### Texte:
————

Une nouvelle forme d'illettrisme

Jean-Pierre Archambault
 

   Dans leur rapport remis à Thierry Breton en décembre 2006, Maurice Lévy et Jean-Pierre Jouyet soulignent que, dans l'économie de l'immatériel, « l'incapacité à maîtriser les TIC constituera [...] une nouvelle forme d'illettrisme, aussi dommageable que le fait de ne pas savoir lire et écrire ». Tout le monde a encore en mémoire les débats qui, en 2006, ont accompagné la transposition de la directive européenne sur les droits d'auteur et les droits voisins dans la société de l'information (DADVSI). Il y était question d'interopérabilité, de code source, de DRM... Quid des connaissances scientifiques et techniques qui aident à comprendre ce dont il s'agit et à bien mesurer les enjeux et les conséquences des textes adoptés par le Parlement ? Il existe, de toute évidence, un enjeu majeur de culture générale scolaire pour tous les élèves, concernant à la fois leur devenir professionnel, leur vie personnelle, et l'exercice de leur citoyenneté.

L'omniprésence de l'ordinateur

   Les statuts éducatifs de l'informatique sont pluriels et distincts. L'ordinateur enrichit la panoplie des outils pédagogiques dont dispose l'enseignant pour exercer son métier. L'informatique s'immisce dans l'« essence des disciplines » et leur enseignement doit en tenir compte. Cela vaut pour tous les niveaux d'enseignement, et notamment pour les formations techniques et professionnelles, tant les métiers, les processus de travail, les profils, et les qualifications requises ont évolué. L'ordinateur représente l'outil de travail personnel et collectif des enseignants, des élèves, et de la communauté éducative.

————

### À faire:
Dans le texte sur la nouvelle forme d'illettrisme, pourquoi l'enseignement doit-il tenir compte de l'informatique, en particulier dans les formations techniques et professionnelles ? Répondez en une à trois phrases. Les lignes qui suivent forment un matériau indépendant du texte.

### Données fournies:
————

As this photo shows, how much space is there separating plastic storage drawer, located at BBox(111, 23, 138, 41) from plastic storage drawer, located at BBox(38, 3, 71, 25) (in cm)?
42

————

### Réponse attendue:
L'informatique s'immisce dans l'« essence des disciplines », et leur enseignement doit donc en tenir compte. Les formations techniques et professionnelles sont particulièrement concernées, car les métiers, les processus de travail, les profils et les qualifications requises ont beaucoup évolué.